Roger was a strong advocate for the ABET accreditation process in the ECE department. He led the initial ABET accreditation of the Computer Engineering program. The procedures and processes he set in place then are still in play nearly 20 years later, guiding the department’s subsequent accreditation for both its electrical engineering and computer engineering degrees.
In the words of computer engineering faculty member Kit Cischke, “For Roger, it always boiled down to what was best for our students. The content of our classes. The things our students needed to know to get good jobs. The assignments. The kinds of things they needed to do in the real world. Students were forever contacting Roger after graduation, saying, ‘Thanks for teaching me that. I’m using it every day in my job.’”
Over the past few days, Roger’s former students have reached out to express their grief and sadness.
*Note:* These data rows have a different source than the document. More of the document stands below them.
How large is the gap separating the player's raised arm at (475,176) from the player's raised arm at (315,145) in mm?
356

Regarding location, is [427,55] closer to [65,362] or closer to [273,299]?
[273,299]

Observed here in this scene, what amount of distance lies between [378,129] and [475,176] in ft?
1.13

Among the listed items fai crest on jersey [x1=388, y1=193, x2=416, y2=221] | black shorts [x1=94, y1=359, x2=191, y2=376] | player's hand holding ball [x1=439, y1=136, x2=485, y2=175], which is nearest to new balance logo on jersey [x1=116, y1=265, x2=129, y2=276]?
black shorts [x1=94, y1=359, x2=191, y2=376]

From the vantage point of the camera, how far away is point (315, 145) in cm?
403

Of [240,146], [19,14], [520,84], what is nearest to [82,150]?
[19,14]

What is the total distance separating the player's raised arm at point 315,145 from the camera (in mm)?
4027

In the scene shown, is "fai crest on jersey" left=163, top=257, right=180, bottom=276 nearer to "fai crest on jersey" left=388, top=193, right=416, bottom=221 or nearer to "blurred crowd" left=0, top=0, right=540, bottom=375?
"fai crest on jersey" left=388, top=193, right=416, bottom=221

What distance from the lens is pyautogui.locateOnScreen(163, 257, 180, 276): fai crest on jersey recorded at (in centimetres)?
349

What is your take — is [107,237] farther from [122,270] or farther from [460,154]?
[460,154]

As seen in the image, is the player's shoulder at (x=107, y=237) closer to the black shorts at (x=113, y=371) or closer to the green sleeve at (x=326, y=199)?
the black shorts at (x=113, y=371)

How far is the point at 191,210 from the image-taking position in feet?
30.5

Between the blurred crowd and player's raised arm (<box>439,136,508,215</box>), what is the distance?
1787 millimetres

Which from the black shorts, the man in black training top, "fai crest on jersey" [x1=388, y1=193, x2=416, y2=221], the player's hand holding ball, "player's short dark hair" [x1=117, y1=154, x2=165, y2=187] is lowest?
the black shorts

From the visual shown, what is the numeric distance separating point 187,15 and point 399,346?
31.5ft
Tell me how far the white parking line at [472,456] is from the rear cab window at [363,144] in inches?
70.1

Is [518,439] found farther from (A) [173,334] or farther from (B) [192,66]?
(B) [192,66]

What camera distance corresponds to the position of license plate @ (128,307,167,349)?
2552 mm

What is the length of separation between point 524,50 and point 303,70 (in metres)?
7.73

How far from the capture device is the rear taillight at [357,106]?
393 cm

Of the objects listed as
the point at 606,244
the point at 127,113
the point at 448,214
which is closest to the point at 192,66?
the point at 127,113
They have shared how much Roger meant to them during their time at Michigan Tech and how well he prepared them for the success they enjoy today. One of those students was Joseph Rabaut. In his words, “I can’t tell you how devastated I am. Dr. Kieckhafer was an amazing person and one of the best professors at Tech. He helped me a lot throughout the past few years, giving me advice and recommendations, and helping me understand computer engineering. I don’t really know what else to say, because words can’t really describe losing him.”
Roger cared deeply for his students, his family, and his profession. I think that may be the source we can draw upon to comfort our own sense of sadness and grief. The impact he had on hundreds of lives will shine on.
And, as we move forward, his legacy will live on. As suggested by several people, a scholarship fund will be set up in Roger’s memory.